Kane County to crack down on car hoarding

In a sliver of unincorporated St. Charles, near the village of Wayne, there's a home owned by a man with a love for antique vehicles. Kane County officials say the homeowner has crossed the line between collecting cars and creating a community eyesore.

“It looks like a junkyard,” county board member John Hoscheit said. “This is a circumstance that I think is overboard.”

Officials did not name the homeowner but said they've visited the property several times in hopes of addressing the situation. However, they lack the tools to do much about it. County laws don't place a limit on the number of vehicles that can be on a property as long as they are in operable condition and parked on an “improved” surface such as a paved or gravel driveway. The cars on the property in question aren't pretty, officials said, but they do start and move forward and backward.

Hoscheit said that's not good enough. He wants to change county law to limit the number of vehicles any home can have outside.

That's dangerous ground to county board member Cathy Hurlbut. She noted many rural homes tend to have more rooms, more people living in a larger space and more cars for them to move around. She doesn't see anything wrong with that. In fact, as an Elgin resident, she's said any changes to the law must reflect only cars that are a true nuisance to the community.

“I live in the city, and I have five cars at my house because I have teenage kids,” Hurlbut said. “There's a difference between being a hoarder and someone who has five or six legitimately running cars.”

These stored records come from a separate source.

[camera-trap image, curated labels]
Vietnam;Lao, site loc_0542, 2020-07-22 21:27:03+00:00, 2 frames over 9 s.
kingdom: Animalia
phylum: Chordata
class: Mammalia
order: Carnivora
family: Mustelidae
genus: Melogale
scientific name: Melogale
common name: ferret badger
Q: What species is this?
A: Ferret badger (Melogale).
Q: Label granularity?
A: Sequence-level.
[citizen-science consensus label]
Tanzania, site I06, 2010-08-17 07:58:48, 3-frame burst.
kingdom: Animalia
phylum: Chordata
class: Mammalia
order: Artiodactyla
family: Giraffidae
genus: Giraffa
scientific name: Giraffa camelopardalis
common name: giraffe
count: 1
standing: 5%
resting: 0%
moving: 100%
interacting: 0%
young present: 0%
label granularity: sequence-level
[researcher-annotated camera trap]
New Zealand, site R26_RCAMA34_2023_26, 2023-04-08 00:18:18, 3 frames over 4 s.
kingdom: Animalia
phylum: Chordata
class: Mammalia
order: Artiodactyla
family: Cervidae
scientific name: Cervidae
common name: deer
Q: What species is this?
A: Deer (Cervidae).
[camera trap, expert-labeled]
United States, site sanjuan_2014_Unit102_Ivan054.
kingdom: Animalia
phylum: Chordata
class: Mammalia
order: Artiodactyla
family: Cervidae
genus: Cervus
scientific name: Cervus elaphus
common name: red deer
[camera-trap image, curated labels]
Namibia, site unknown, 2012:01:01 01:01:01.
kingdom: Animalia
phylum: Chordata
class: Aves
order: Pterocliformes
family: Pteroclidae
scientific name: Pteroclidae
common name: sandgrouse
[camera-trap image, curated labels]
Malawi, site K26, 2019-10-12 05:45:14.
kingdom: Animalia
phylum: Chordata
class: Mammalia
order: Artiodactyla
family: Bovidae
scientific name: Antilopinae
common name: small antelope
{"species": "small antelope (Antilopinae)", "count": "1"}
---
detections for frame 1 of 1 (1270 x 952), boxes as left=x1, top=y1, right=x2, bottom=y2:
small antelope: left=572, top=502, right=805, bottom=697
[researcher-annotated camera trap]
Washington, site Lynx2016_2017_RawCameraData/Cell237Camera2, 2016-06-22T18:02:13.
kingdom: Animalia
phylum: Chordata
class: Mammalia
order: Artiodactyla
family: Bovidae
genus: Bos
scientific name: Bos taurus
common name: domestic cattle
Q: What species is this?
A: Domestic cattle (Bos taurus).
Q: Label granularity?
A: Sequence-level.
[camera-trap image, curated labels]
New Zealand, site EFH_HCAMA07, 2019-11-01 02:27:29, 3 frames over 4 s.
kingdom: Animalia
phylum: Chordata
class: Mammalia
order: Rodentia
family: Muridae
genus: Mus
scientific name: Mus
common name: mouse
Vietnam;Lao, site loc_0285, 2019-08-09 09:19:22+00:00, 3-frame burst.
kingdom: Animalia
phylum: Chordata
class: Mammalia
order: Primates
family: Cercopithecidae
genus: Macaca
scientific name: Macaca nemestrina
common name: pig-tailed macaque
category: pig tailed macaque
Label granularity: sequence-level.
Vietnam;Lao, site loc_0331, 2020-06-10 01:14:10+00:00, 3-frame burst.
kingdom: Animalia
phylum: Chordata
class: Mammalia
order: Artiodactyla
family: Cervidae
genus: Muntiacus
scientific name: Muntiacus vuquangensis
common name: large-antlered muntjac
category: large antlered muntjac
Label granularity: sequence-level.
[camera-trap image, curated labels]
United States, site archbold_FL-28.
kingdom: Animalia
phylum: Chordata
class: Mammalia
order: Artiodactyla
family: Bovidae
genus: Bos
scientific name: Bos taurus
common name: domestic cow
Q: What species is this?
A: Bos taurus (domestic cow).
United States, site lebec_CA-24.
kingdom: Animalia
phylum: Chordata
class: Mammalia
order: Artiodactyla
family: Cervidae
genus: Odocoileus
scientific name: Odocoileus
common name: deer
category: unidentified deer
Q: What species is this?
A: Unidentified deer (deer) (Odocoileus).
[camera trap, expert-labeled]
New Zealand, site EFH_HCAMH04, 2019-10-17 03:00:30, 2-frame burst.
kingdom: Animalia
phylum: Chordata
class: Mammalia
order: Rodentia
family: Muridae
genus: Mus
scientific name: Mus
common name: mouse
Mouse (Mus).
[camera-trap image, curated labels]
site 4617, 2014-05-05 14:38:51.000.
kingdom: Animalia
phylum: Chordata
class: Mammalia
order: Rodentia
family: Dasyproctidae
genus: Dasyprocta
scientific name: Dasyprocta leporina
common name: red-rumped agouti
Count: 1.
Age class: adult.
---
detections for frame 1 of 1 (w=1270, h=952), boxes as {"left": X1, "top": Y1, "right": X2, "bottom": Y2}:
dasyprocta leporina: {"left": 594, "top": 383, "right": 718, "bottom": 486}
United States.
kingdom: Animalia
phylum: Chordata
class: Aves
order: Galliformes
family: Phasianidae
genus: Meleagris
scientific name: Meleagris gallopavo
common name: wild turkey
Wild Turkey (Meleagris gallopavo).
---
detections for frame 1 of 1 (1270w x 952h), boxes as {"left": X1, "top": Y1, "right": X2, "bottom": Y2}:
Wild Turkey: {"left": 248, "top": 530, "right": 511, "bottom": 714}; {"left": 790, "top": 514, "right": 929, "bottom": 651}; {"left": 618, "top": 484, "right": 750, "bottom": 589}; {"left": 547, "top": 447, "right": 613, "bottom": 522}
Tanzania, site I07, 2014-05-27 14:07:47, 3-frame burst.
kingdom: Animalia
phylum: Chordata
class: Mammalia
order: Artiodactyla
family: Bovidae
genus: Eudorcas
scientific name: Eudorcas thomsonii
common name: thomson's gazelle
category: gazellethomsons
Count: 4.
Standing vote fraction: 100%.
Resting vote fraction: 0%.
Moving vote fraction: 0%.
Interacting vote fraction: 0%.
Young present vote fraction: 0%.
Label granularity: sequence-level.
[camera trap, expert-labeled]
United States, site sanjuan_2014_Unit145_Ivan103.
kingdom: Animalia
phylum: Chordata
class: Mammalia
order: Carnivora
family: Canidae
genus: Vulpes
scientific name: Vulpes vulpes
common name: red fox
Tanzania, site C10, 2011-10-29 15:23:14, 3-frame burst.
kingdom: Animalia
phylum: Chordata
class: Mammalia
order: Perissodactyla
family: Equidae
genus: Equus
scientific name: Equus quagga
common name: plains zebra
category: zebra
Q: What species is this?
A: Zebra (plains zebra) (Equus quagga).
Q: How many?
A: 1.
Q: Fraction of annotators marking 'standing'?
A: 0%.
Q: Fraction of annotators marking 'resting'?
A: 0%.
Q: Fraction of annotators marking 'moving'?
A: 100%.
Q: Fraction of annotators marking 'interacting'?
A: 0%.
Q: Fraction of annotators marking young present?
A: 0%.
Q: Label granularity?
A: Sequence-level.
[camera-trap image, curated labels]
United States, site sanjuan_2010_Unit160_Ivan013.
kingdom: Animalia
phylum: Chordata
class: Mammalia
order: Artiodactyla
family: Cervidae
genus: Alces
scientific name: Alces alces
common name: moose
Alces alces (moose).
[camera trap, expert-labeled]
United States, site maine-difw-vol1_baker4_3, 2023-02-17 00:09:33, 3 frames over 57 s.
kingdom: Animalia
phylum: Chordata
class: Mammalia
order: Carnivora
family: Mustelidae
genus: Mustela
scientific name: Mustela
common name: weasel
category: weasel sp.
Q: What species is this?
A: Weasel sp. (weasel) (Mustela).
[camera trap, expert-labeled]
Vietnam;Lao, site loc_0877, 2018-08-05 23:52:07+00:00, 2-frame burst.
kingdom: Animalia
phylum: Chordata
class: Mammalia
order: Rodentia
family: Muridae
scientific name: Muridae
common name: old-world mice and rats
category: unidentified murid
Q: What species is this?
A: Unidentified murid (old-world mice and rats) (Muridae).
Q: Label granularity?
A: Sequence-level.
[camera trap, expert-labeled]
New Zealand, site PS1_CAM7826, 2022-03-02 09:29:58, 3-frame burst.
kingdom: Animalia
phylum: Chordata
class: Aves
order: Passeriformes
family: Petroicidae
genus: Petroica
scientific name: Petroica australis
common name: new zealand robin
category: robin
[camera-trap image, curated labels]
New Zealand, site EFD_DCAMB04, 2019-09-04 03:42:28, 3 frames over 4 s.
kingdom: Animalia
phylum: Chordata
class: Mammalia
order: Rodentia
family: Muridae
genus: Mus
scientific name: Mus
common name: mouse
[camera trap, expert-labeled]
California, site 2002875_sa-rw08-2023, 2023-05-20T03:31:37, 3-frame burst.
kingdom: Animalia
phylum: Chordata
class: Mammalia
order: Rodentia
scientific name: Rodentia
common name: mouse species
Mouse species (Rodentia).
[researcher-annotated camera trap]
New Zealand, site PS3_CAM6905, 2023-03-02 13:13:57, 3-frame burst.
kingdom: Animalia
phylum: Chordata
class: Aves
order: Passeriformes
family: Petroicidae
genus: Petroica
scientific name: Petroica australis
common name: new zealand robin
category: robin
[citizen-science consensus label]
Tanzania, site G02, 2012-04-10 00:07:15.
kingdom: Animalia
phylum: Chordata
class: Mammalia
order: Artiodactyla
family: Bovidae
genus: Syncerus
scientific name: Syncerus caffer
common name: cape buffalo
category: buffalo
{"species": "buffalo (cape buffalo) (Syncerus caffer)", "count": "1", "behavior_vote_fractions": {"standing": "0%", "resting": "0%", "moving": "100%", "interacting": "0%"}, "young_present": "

County staff member will attempt to craft a law change that addresses Hoscheit's problem while allowing for living situations such as Hurlbut's.

While they're at it, the staff will work on a law change to address the phenomenon of incomplete home construction in the current economy. County permits for that activity expire after two years or when progress on the construction stalls for six months. But now staff are seeing projects take much longer than those expiration dates, including at least one home in unincorporated St. Charles where construction began in 2004 and still isn't complete. Right now, there's not much county staff can do when those construction sites turn into raccoon nests for lack of activity.

“The building process assumes that someone wants to initiate something, build and complete it so they have an asset,” said Mark Van Kerkhoff, a supervisor in the county's development department. “We want them to do the work. We want them to finish it. What it doesn't anticipate is when someone just stops, and that's the condition that we're seeing.”

Van Kerkhoff said, like homes with too many vehicles, abandoned construction sites may soon be added to the list of nuisance violations. That would allow the county a legal remedy to force some action at the problem properties.